Proteste geplant: Eisfabrik: Räumung steht bevor
Laut Gericht muss die Hauseigentümerin das Gebäude räumen lassen. Der Bezirk soll aber Notunterkünfte für die Bewohner stellen.
Für die Bewohner der ehemaligen Eisfabrik in der Köpenicker Straße wird es eng: Das Verwaltungsgericht hat den Gebäudeeigentümer, die Telamon GmbH, mit Beschluss vom 20. Dezember zur Räumung verpflichtet. Seit Heiligabend informieren Schilder die dort Campierenden, sie müssten das Gelände bis zum 27. 12. um 9 Uhr verlassen.
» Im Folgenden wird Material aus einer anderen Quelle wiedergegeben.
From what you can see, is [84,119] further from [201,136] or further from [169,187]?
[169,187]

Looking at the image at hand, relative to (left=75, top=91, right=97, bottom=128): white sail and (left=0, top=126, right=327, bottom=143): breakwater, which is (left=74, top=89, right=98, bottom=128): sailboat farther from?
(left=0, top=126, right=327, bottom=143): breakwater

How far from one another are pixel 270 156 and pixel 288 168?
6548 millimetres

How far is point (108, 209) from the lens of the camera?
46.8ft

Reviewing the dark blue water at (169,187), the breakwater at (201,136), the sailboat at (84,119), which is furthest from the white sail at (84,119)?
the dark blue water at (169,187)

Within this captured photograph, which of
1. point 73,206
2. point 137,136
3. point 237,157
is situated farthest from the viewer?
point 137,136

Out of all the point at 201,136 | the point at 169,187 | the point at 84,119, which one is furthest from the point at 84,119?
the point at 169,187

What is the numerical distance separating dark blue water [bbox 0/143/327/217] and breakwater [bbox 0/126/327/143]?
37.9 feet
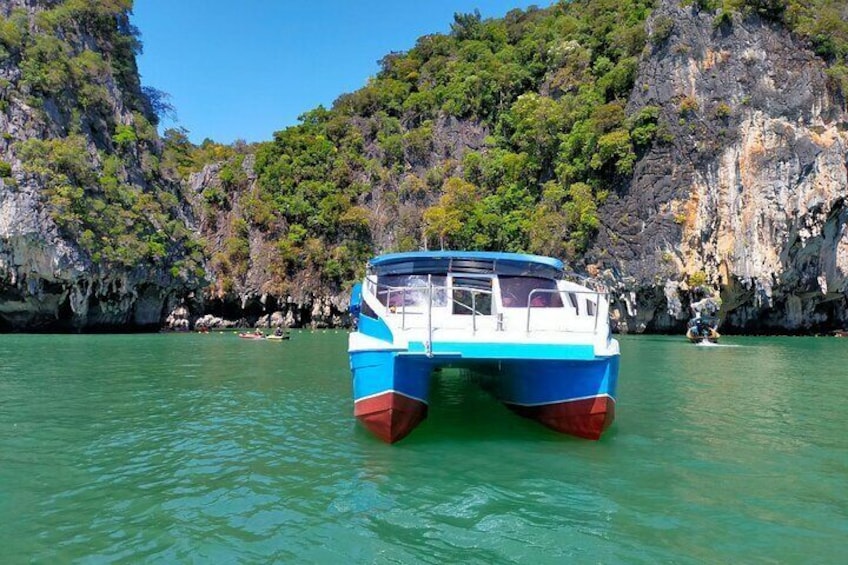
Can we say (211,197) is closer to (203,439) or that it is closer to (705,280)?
(705,280)

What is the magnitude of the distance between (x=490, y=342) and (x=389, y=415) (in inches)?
66.4

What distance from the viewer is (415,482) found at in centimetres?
579

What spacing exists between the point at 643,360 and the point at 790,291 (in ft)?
73.0

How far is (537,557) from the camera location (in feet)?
13.7

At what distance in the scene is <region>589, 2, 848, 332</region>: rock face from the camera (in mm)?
31562

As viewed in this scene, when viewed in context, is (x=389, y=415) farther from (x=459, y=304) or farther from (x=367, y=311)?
(x=367, y=311)

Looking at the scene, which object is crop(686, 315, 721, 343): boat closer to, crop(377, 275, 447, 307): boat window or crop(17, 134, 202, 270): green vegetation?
crop(377, 275, 447, 307): boat window

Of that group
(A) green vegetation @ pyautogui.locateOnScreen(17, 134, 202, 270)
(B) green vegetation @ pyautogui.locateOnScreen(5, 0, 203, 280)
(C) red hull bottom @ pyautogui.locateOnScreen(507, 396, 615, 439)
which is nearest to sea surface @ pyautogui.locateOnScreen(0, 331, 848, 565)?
(C) red hull bottom @ pyautogui.locateOnScreen(507, 396, 615, 439)

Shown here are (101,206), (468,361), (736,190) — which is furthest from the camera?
(101,206)

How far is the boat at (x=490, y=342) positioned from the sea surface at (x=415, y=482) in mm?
459

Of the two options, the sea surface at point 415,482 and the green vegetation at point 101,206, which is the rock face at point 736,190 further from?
the green vegetation at point 101,206

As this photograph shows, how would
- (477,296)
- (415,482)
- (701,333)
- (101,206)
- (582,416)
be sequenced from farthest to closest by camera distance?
(101,206)
(701,333)
(477,296)
(582,416)
(415,482)

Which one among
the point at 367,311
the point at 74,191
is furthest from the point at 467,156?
the point at 367,311

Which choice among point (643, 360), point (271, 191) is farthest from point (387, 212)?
point (643, 360)
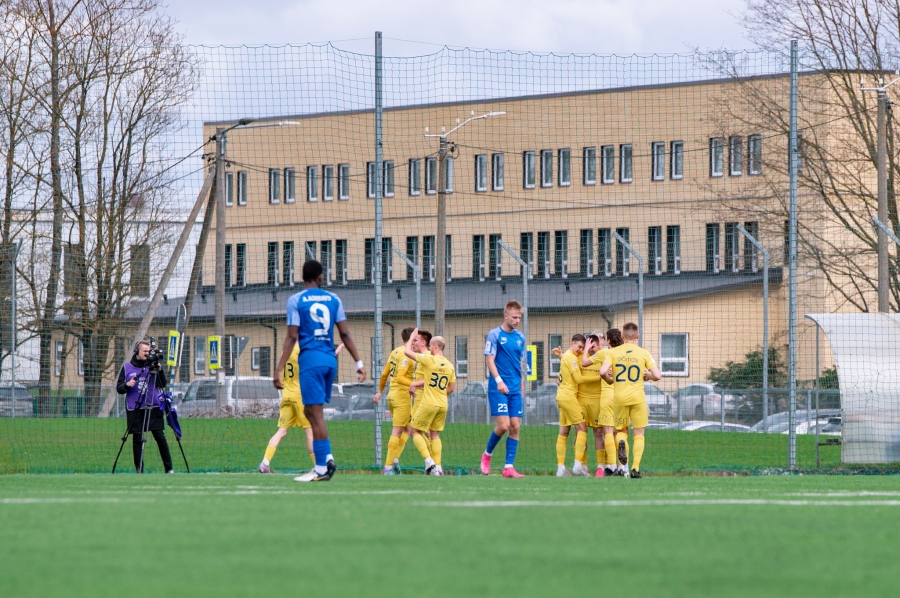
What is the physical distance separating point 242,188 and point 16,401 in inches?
192

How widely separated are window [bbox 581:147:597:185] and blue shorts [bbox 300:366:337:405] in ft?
32.8

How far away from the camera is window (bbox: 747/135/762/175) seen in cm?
2698

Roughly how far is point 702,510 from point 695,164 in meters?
14.4

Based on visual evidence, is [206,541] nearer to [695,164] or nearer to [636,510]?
[636,510]

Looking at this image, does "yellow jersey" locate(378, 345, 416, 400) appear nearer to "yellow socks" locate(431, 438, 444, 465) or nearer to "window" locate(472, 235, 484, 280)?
"yellow socks" locate(431, 438, 444, 465)

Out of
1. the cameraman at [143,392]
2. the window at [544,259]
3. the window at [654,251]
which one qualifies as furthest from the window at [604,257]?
the cameraman at [143,392]

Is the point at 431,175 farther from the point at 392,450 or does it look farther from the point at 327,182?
the point at 392,450

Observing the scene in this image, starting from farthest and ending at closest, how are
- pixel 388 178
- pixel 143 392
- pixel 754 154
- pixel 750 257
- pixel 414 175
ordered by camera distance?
pixel 754 154 < pixel 750 257 < pixel 414 175 < pixel 388 178 < pixel 143 392

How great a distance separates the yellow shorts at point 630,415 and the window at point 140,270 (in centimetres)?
1127

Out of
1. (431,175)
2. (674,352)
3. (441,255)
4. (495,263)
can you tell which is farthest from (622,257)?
(441,255)

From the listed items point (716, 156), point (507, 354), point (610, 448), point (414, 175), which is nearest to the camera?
point (507, 354)

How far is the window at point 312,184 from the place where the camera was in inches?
715

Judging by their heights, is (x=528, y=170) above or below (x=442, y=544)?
above

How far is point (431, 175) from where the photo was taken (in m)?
24.0
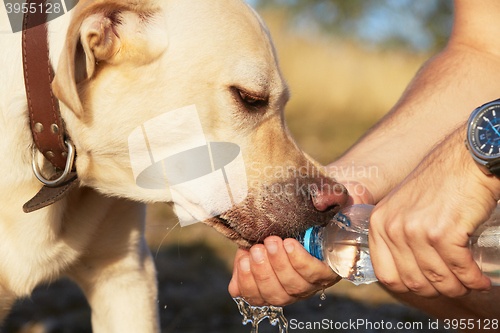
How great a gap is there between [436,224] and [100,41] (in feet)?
3.84

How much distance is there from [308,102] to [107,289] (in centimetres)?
719

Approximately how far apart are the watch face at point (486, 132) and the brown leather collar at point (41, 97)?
4.32 ft

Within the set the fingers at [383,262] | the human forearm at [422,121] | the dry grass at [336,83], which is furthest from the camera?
the dry grass at [336,83]

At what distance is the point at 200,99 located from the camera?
1.74 meters

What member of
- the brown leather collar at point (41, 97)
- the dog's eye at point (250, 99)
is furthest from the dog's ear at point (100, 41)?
the dog's eye at point (250, 99)

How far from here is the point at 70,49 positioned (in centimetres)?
150

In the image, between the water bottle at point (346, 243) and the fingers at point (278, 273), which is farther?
the water bottle at point (346, 243)

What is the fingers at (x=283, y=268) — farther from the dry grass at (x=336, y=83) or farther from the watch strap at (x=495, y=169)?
the dry grass at (x=336, y=83)

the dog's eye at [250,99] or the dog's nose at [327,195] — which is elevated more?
the dog's eye at [250,99]

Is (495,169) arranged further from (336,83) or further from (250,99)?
(336,83)

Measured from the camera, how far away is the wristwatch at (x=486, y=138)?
117 centimetres

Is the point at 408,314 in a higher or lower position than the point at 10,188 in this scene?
lower

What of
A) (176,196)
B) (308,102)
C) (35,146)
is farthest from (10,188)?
(308,102)

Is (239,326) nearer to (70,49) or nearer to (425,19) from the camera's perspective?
(70,49)
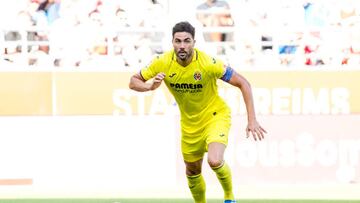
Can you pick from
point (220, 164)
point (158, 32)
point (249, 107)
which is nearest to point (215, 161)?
point (220, 164)

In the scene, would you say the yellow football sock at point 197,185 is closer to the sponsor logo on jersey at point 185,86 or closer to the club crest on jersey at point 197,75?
the sponsor logo on jersey at point 185,86

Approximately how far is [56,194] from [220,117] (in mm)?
4472

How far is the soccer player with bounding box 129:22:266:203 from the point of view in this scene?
32.6ft

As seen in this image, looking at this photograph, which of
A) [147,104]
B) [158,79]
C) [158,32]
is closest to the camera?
[158,79]

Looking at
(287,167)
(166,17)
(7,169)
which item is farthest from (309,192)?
(7,169)

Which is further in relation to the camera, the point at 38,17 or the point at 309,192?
the point at 38,17

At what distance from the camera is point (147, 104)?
15180 millimetres

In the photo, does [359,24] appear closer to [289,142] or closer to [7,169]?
[289,142]

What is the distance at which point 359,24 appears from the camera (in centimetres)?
1556

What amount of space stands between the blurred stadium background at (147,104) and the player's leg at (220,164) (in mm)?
4164

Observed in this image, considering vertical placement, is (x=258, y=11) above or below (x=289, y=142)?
above

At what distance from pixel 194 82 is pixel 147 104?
500cm

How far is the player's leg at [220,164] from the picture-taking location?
10133 millimetres

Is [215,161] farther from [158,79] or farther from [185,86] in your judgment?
[158,79]
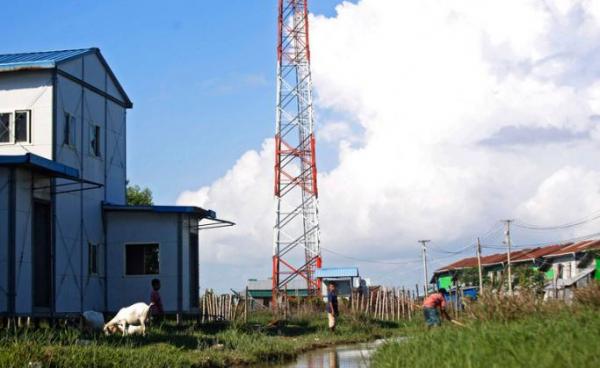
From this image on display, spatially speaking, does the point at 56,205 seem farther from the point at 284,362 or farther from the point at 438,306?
the point at 438,306

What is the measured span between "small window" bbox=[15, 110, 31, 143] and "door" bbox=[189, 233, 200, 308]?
6.41 meters

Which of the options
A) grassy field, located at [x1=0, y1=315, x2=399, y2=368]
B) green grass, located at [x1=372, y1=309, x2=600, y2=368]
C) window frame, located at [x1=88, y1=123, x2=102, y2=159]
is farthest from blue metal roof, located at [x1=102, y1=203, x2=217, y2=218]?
green grass, located at [x1=372, y1=309, x2=600, y2=368]

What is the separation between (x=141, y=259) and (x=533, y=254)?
41892 mm

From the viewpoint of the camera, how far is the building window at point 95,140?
89.8 ft


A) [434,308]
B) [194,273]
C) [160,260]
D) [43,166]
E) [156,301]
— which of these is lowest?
[434,308]

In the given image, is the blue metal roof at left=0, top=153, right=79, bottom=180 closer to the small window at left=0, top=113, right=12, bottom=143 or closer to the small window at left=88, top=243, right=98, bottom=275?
the small window at left=0, top=113, right=12, bottom=143

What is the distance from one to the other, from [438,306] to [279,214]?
795 inches

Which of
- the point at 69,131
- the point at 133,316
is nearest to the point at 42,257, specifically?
the point at 133,316

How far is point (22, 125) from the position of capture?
982 inches

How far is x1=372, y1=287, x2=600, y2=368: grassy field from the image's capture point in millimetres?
9234

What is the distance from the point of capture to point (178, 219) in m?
27.3

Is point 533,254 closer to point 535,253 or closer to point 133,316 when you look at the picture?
point 535,253

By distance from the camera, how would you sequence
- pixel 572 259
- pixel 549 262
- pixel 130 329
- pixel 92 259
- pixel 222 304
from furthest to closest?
1. pixel 549 262
2. pixel 572 259
3. pixel 222 304
4. pixel 92 259
5. pixel 130 329

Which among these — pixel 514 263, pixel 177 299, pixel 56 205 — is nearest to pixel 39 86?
pixel 56 205
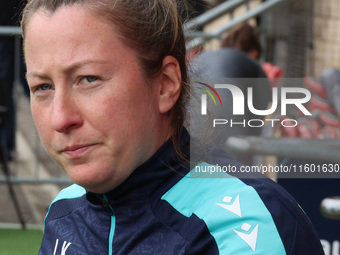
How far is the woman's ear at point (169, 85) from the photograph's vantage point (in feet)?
5.91

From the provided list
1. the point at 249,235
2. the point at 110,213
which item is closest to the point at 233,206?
the point at 249,235

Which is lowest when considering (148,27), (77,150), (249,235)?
(249,235)

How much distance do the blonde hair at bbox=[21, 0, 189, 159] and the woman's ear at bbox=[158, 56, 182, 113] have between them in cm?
2

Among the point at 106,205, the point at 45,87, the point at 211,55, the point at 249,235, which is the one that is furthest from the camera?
the point at 211,55

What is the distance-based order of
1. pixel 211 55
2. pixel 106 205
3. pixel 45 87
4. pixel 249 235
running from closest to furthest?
pixel 249 235
pixel 45 87
pixel 106 205
pixel 211 55

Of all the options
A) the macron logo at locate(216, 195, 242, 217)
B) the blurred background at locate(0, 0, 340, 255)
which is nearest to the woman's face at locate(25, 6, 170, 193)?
the macron logo at locate(216, 195, 242, 217)

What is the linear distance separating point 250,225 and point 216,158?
0.96 feet

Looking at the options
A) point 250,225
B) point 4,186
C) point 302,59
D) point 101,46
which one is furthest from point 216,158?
point 4,186

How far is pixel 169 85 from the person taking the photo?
1.82m

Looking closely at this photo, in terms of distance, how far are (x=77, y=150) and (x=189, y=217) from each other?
314mm

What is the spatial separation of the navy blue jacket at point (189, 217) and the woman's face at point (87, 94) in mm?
108

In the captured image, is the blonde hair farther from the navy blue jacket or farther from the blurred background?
the blurred background

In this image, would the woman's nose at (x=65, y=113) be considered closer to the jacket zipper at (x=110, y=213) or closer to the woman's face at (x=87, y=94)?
the woman's face at (x=87, y=94)

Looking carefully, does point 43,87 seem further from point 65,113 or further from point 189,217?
point 189,217
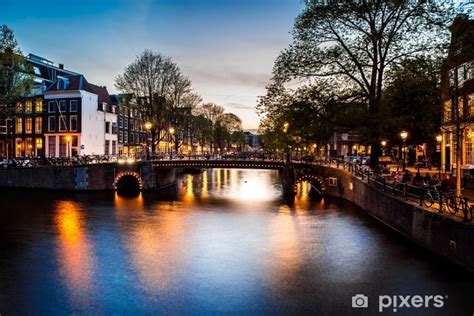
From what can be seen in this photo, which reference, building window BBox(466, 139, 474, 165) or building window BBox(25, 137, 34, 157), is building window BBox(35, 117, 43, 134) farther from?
building window BBox(466, 139, 474, 165)

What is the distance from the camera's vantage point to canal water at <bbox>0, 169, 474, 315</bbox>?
567 inches

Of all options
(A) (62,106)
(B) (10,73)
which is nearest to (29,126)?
(A) (62,106)

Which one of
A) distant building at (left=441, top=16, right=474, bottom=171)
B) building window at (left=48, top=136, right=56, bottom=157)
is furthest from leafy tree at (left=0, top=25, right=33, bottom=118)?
distant building at (left=441, top=16, right=474, bottom=171)

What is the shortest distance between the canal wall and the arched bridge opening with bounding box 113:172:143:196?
24853mm

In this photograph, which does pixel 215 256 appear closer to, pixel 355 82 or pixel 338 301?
pixel 338 301

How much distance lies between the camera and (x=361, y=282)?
647 inches

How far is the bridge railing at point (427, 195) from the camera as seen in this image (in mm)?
16391

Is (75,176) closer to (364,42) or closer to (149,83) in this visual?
(149,83)

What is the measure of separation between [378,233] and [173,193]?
27259mm

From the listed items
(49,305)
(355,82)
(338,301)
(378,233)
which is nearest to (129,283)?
(49,305)

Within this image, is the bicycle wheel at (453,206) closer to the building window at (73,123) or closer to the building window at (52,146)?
the building window at (73,123)

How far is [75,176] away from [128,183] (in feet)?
20.8

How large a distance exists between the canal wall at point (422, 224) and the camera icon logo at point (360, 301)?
4.06 meters

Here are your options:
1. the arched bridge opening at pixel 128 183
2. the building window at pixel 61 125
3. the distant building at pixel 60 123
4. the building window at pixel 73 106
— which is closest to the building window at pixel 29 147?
the distant building at pixel 60 123
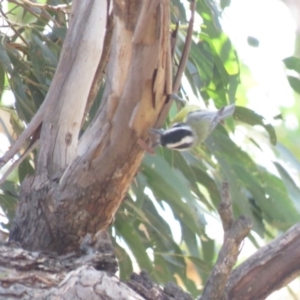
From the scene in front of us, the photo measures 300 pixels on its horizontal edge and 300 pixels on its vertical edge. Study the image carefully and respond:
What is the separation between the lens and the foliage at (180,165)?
1.36m

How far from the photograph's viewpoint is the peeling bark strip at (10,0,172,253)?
2.96ft

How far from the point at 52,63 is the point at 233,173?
1.47 ft

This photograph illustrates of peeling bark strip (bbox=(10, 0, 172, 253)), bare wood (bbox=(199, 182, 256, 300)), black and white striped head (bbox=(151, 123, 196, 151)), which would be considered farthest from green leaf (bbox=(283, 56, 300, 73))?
bare wood (bbox=(199, 182, 256, 300))

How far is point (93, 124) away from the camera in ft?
3.30

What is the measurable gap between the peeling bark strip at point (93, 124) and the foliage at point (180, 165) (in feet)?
0.68

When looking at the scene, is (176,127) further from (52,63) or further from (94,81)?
(52,63)

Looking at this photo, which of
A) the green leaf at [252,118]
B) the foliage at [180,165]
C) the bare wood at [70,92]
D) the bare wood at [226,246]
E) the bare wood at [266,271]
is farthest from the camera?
the green leaf at [252,118]

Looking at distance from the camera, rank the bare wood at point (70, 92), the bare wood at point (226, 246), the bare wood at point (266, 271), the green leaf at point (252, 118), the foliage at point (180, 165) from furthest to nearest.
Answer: the green leaf at point (252, 118), the foliage at point (180, 165), the bare wood at point (70, 92), the bare wood at point (266, 271), the bare wood at point (226, 246)

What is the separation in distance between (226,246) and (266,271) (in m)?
0.12

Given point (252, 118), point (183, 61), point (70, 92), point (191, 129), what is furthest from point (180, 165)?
point (183, 61)

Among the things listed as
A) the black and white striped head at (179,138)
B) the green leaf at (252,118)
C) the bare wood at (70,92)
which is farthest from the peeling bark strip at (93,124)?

Bereits ab 8 Uhr ruft das Bündnis gegen Zwangsräumung zum Protest vor der Eisfabrik auf. „Wir wollen den Druck auf den Bezirk erhöhen, Wohnraum zur Verfügung zu stellen“, so Bündnis-Sprecherin Sarah Walter.
Seit etwa einem Jahr leben bis zu 50 Wohnungslose unter prekären Bedingungen in der Ruine. Die meisten von ihnen sind Bulgaren, die mit Altstoffsammeln und Minijobs Geld verdienen. Ihnen droht nun die Straße.
Bereits Ende Oktober hatte das Bezirksamt Mitte eine bauordnungsrechtliche Sicherungsanordnung verhängt – die baulichen und hygienischen Verhältnisse seien eine Gefahr für Leib und Leben. Die Eigentümerin müsse alle Zugänge vermauern.
Die Telamon GmbH stellte daraufhin beim Verwaltungsgericht Antrag auf vorläufigen Rechtsschutz: Die Anordnung sei rechtswidrig, denn das Ziel, Gefahren für Leib und Leben abzuwenden, lasse sich dadurch für diejenigen, die bereits im Gebäude wohnten, nicht erreichen. „Bevor wir sichern, muss man das Gebäude freimachen“, erklärte Telamon-Geschäftsführer Thomas Durchlaub. Vorher müsse aber der Bezirk eine Notunterkunft stellen.
Letzteres wurde daraufhin zum Zankapfel: Ihm seien die Hände gebunden, behauptete Bezirksbürgermeister Christian Hanke (SPD). Weil die Bulgaren keinen Anspruch auf Sozialleistungen hätten, könne ihnen die öffentliche Hand auch keine Notunterkunft bieten. Als „Dank“ für die frostige Behandlung demonstrierten einige Bulgaren am 19. 12. im Rathaus Mitte und überreichten Hanke einen zum Herz geformten Eisklumpen. Der sagte Gespräche zu – im Januar.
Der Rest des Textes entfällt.